* [Supplied material]:
§ §

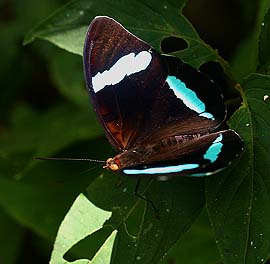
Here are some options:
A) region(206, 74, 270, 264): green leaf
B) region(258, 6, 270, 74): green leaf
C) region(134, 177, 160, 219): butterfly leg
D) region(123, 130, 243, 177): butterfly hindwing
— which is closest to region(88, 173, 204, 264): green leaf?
region(134, 177, 160, 219): butterfly leg

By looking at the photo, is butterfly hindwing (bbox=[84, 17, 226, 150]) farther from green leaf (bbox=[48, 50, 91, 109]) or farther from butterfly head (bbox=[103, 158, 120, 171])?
green leaf (bbox=[48, 50, 91, 109])

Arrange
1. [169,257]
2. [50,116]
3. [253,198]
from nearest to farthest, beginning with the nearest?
[253,198] → [169,257] → [50,116]

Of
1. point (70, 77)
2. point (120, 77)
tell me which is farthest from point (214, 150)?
point (70, 77)

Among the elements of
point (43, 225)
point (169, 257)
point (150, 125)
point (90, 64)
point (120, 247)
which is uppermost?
point (90, 64)

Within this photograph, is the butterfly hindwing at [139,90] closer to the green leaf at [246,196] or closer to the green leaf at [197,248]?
the green leaf at [246,196]

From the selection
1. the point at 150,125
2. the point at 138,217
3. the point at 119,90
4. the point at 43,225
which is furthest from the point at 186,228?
the point at 43,225

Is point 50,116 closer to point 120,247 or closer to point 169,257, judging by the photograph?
point 169,257

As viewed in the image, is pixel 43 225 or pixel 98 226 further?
pixel 43 225

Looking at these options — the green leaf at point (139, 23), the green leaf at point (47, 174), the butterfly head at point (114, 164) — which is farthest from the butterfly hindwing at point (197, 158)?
the green leaf at point (47, 174)
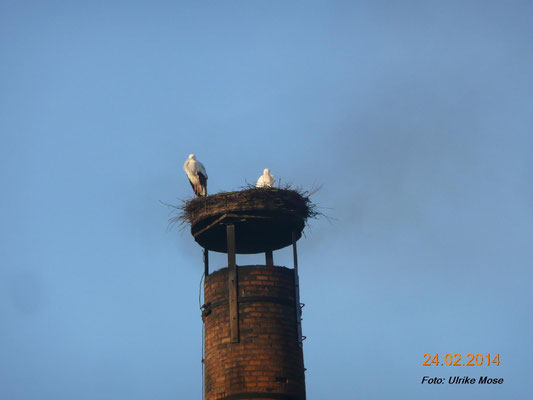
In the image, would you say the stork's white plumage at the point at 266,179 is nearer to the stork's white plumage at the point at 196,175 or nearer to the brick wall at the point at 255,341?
the stork's white plumage at the point at 196,175

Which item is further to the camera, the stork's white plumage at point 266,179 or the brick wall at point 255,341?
the stork's white plumage at point 266,179

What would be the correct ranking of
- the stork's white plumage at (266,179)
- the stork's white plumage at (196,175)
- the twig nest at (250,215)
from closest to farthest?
the twig nest at (250,215)
the stork's white plumage at (266,179)
the stork's white plumage at (196,175)

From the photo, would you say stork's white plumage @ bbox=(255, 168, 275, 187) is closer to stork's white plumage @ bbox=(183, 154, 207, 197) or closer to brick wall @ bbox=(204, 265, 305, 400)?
stork's white plumage @ bbox=(183, 154, 207, 197)

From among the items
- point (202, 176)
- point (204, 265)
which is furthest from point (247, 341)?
point (202, 176)

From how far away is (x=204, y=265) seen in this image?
64.3 feet

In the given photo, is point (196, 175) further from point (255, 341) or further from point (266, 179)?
point (255, 341)

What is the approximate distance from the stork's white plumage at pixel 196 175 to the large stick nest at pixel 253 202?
325cm

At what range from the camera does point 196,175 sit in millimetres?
22281

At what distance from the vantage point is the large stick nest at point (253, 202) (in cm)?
1838

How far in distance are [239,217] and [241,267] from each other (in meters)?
1.08

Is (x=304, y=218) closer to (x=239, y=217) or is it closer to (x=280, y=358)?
(x=239, y=217)

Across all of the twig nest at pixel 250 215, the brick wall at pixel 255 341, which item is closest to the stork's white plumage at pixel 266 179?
the twig nest at pixel 250 215

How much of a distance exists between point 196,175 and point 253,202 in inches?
167

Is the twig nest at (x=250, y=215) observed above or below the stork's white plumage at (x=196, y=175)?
below
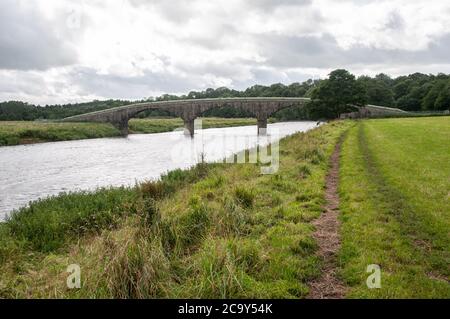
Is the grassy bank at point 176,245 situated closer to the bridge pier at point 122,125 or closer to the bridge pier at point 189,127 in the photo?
the bridge pier at point 189,127

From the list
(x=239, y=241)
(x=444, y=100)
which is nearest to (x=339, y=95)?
(x=444, y=100)

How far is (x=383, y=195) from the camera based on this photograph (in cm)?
1271

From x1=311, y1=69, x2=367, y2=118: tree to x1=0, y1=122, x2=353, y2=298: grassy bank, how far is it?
63.5 m

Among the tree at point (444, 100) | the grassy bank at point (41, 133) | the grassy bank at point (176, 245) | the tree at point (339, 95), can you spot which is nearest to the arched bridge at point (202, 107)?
the grassy bank at point (41, 133)

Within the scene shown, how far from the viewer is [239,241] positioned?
27.7 ft

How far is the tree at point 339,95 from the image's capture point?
7588 centimetres

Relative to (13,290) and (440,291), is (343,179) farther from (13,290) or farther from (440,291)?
(13,290)

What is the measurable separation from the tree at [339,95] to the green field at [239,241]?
6165cm

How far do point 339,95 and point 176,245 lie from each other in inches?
2843

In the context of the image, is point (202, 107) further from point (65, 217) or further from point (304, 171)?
point (65, 217)

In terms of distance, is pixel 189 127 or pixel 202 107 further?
pixel 202 107

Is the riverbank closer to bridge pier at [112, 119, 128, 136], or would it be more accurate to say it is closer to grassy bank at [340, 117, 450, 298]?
bridge pier at [112, 119, 128, 136]

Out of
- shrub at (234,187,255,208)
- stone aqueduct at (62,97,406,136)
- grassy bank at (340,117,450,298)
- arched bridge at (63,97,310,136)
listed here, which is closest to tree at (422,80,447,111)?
stone aqueduct at (62,97,406,136)

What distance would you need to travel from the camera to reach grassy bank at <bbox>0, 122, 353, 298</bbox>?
693 cm
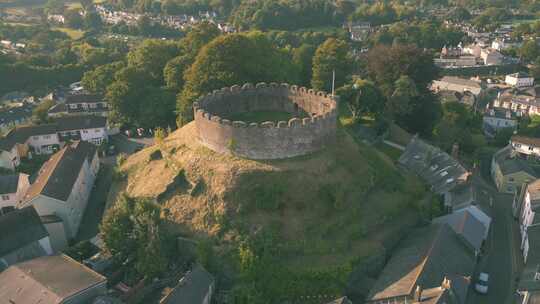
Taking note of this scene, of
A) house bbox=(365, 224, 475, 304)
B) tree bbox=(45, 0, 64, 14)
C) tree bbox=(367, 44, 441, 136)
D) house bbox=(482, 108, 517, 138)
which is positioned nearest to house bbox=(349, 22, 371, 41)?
house bbox=(482, 108, 517, 138)

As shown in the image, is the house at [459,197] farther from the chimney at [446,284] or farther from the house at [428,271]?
the chimney at [446,284]

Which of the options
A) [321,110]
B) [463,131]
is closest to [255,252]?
[321,110]

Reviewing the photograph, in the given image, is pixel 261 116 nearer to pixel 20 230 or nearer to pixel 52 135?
pixel 20 230

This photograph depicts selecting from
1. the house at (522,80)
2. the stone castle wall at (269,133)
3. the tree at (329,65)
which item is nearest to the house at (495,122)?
the tree at (329,65)

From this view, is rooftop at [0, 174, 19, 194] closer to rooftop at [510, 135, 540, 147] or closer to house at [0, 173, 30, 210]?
house at [0, 173, 30, 210]

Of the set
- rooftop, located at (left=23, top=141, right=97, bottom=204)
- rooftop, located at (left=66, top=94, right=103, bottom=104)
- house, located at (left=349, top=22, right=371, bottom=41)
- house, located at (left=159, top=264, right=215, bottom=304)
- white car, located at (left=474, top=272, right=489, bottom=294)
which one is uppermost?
house, located at (left=349, top=22, right=371, bottom=41)

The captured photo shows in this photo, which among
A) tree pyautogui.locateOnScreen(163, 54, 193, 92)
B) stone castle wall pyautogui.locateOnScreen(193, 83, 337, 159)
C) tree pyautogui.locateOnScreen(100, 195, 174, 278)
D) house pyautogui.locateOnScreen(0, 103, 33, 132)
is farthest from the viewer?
house pyautogui.locateOnScreen(0, 103, 33, 132)

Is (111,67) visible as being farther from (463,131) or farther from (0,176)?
(463,131)
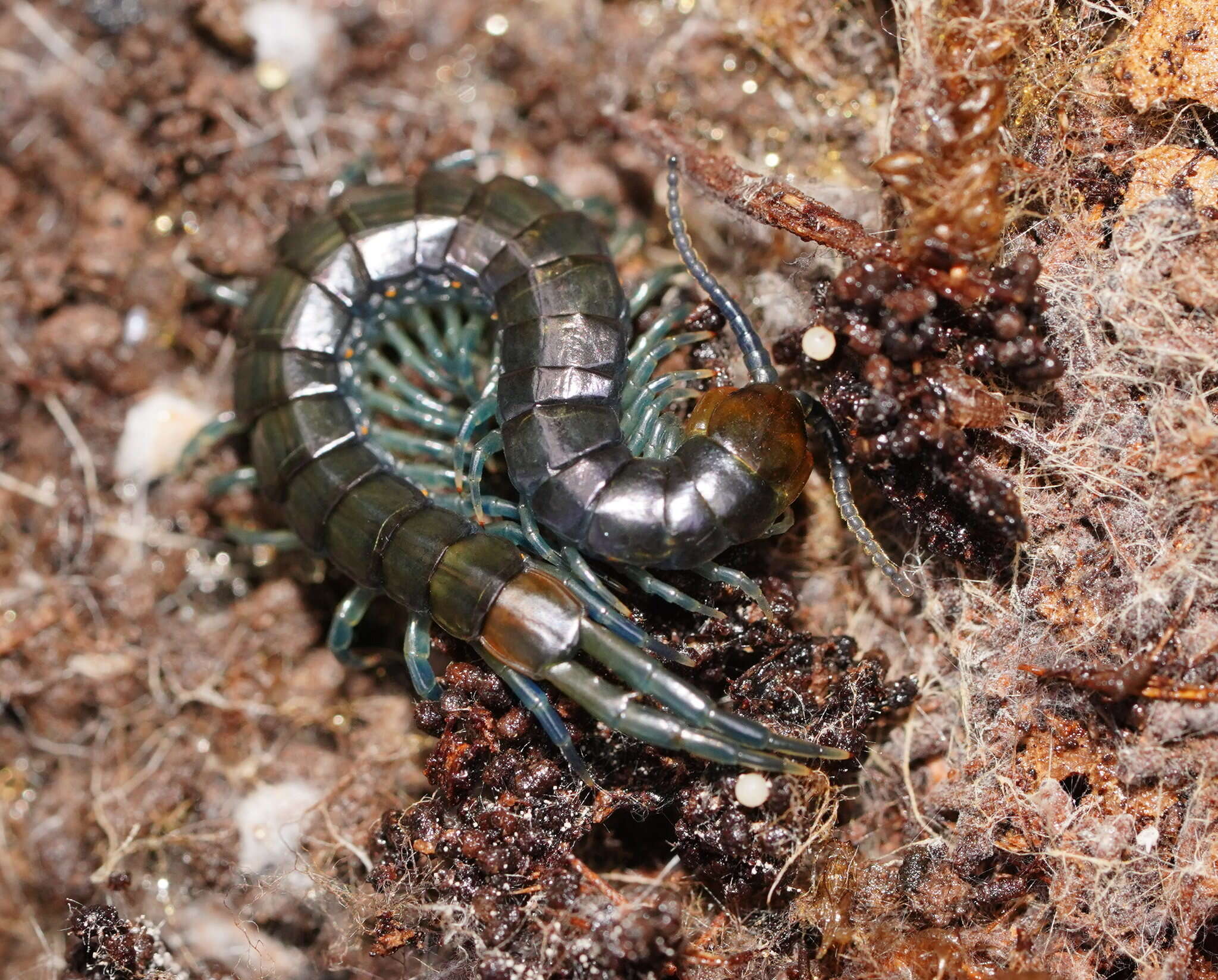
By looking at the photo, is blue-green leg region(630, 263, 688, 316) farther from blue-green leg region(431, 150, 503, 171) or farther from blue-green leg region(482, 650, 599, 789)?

§ §

* [Stated exercise]:
Exactly reproduce each record, leaving out any pictures.

* [Correct output]:
Here are some options:
A) region(206, 74, 270, 264): green leaf
B) region(258, 6, 270, 74): green leaf
C) region(134, 177, 160, 219): butterfly leg
D) region(123, 130, 243, 177): butterfly hindwing
— which is closest to region(88, 173, 204, 264): green leaf?
region(134, 177, 160, 219): butterfly leg

By looking at the photo, is butterfly hindwing (bbox=[84, 17, 226, 150]) farther from green leaf (bbox=[48, 50, 91, 109]) or farther from butterfly head (bbox=[103, 158, 120, 171])?
green leaf (bbox=[48, 50, 91, 109])

Arrange
1. [169,257]
2. [50,116]
3. [253,198]
from nearest to farthest, beginning with the nearest?
[253,198] → [169,257] → [50,116]

Of
1. point (70, 77)
2. point (120, 77)
tell me which is farthest from point (214, 150)?
point (70, 77)

Among the elements of
point (43, 225)
point (169, 257)
point (150, 125)
point (90, 64)
point (120, 247)
which is uppermost?
point (90, 64)

Within this photograph, is the butterfly hindwing at [139,90] closer to the green leaf at [246,196] or closer to the green leaf at [197,248]?
the green leaf at [246,196]

From the selection
1. the point at 150,125
2. the point at 138,217
3. the point at 119,90
4. the point at 43,225
which is furthest from the point at 186,228?
the point at 43,225

Is point 50,116 closer to point 120,247 or closer to point 169,257, judging by the photograph?
point 169,257

As viewed in the image, is pixel 43 225 or pixel 98 226 further?
pixel 43 225

Looking at these options — the green leaf at point (139, 23), the green leaf at point (47, 174), the butterfly head at point (114, 164) — which is farthest from the butterfly hindwing at point (197, 158)?
the green leaf at point (47, 174)
In the image, would you say the stork's white plumage at the point at 266,179 is nearer to the stork's white plumage at the point at 196,175 or nearer to the brick wall at the point at 255,341?
the stork's white plumage at the point at 196,175

Which item is further to the camera, the stork's white plumage at point 266,179 or the brick wall at point 255,341?
the stork's white plumage at point 266,179

What would be the correct ranking of
- the stork's white plumage at (266,179)
- the stork's white plumage at (196,175)
- the twig nest at (250,215)
from closest to farthest?
the twig nest at (250,215)
the stork's white plumage at (266,179)
the stork's white plumage at (196,175)

From the photo, would you say stork's white plumage @ bbox=(255, 168, 275, 187) is closer to stork's white plumage @ bbox=(183, 154, 207, 197) or closer to brick wall @ bbox=(204, 265, 305, 400)?
stork's white plumage @ bbox=(183, 154, 207, 197)

From among the items
- point (202, 176)
- point (204, 265)
which is furthest from point (247, 341)?
point (202, 176)

From how far away is (x=204, y=265) seen in this image?
64.3 feet

In the given photo, is point (196, 175) further from point (255, 341) or further from point (266, 179)?
point (255, 341)

What is the approximate distance from the stork's white plumage at pixel 196 175 to the large stick nest at pixel 253 202?
325cm

At what range from the camera does point 196,175 sit in millimetres?
22281

At what distance from the vantage point is the large stick nest at point (253, 202) (in cm)?
1838

How far in distance are [239,217] and [241,267] from each other (in meters)?
1.08

Is (x=304, y=218) closer to (x=239, y=217) or is it closer to (x=280, y=358)?
(x=239, y=217)

Across all of the twig nest at pixel 250 215, the brick wall at pixel 255 341, which item is closest to the stork's white plumage at pixel 266 179?
the twig nest at pixel 250 215

How much of a distance exists between point 196,175 and point 253,202 in inches?
167

Is the twig nest at (x=250, y=215) observed above or below the stork's white plumage at (x=196, y=175)?
below
Is the grassy bank at point 176,245 situated closer to the bridge pier at point 122,125 or closer to the bridge pier at point 189,127 in the photo?
the bridge pier at point 189,127

From the list
(x=239, y=241)
(x=444, y=100)
which is nearest to (x=339, y=95)?
(x=444, y=100)

How far is (x=383, y=195) from the camera based on this photograph (in cm)?
1271

From x1=311, y1=69, x2=367, y2=118: tree to x1=0, y1=122, x2=353, y2=298: grassy bank, how far is it?
63.5 m

Among the tree at point (444, 100) | the grassy bank at point (41, 133) | the grassy bank at point (176, 245) | the tree at point (339, 95), can you spot which is nearest to the arched bridge at point (202, 107)?
the grassy bank at point (41, 133)

Within the scene shown, how far from the viewer is [239,241] positioned?
27.7 ft

How far is the tree at point 339,95 from the image's capture point?
7588 centimetres

Relative to (13,290) and (440,291), is (343,179) farther from (13,290) or farther from (440,291)?
(13,290)

What is the measurable separation from the tree at [339,95] to the green field at [239,241]?
6165cm

How far do point 339,95 and point 176,245 lie from each other in inches?
2843

In the context of the image, is point (202, 107) further from point (65, 217) or further from point (304, 171)?
point (65, 217)

In terms of distance, is pixel 189 127 or pixel 202 107 further?
pixel 202 107

Is the riverbank closer to bridge pier at [112, 119, 128, 136], or would it be more accurate to say it is closer to grassy bank at [340, 117, 450, 298]?
bridge pier at [112, 119, 128, 136]

Out of
- shrub at (234,187,255,208)
- stone aqueduct at (62,97,406,136)
- grassy bank at (340,117,450,298)
- arched bridge at (63,97,310,136)
listed here, which is closest to tree at (422,80,447,111)?
stone aqueduct at (62,97,406,136)

What distance would you need to travel from the camera to reach grassy bank at <bbox>0, 122, 353, 298</bbox>?
693 cm
Taking note of this scene, of
A) house bbox=(365, 224, 475, 304)
B) tree bbox=(45, 0, 64, 14)
C) tree bbox=(367, 44, 441, 136)
D) house bbox=(482, 108, 517, 138)
which is positioned nearest to house bbox=(349, 22, 371, 41)?
house bbox=(482, 108, 517, 138)

As shown in the image, is the house at [459,197] farther from the chimney at [446,284] or farther from the house at [428,271]?
the chimney at [446,284]

Which of the options
A) [321,110]
B) [463,131]
is closest to [255,252]?
[321,110]

Reviewing the photograph, in the given image, is pixel 261 116 nearer to pixel 20 230 or nearer to pixel 52 135?
pixel 20 230

This photograph depicts selecting from
1. the house at (522,80)
2. the stone castle wall at (269,133)
3. the tree at (329,65)
which item is nearest to the house at (495,122)?
the tree at (329,65)

From this view, is rooftop at [0, 174, 19, 194] closer to rooftop at [510, 135, 540, 147] or closer to house at [0, 173, 30, 210]?
house at [0, 173, 30, 210]

Of the set
- rooftop, located at (left=23, top=141, right=97, bottom=204)
- rooftop, located at (left=66, top=94, right=103, bottom=104)
- house, located at (left=349, top=22, right=371, bottom=41)
- house, located at (left=159, top=264, right=215, bottom=304)
- white car, located at (left=474, top=272, right=489, bottom=294)
which one is uppermost?
house, located at (left=349, top=22, right=371, bottom=41)

The captured photo shows in this photo, which among
A) tree pyautogui.locateOnScreen(163, 54, 193, 92)
B) stone castle wall pyautogui.locateOnScreen(193, 83, 337, 159)
C) tree pyautogui.locateOnScreen(100, 195, 174, 278)
D) house pyautogui.locateOnScreen(0, 103, 33, 132)
is farthest from the viewer?
house pyautogui.locateOnScreen(0, 103, 33, 132)

Is (111,67) visible as being farther from (463,131) or farther from (0,176)?
(463,131)
By looking at the photo, is blue-green leg region(630, 263, 688, 316) farther from blue-green leg region(431, 150, 503, 171) or farther from blue-green leg region(482, 650, 599, 789)?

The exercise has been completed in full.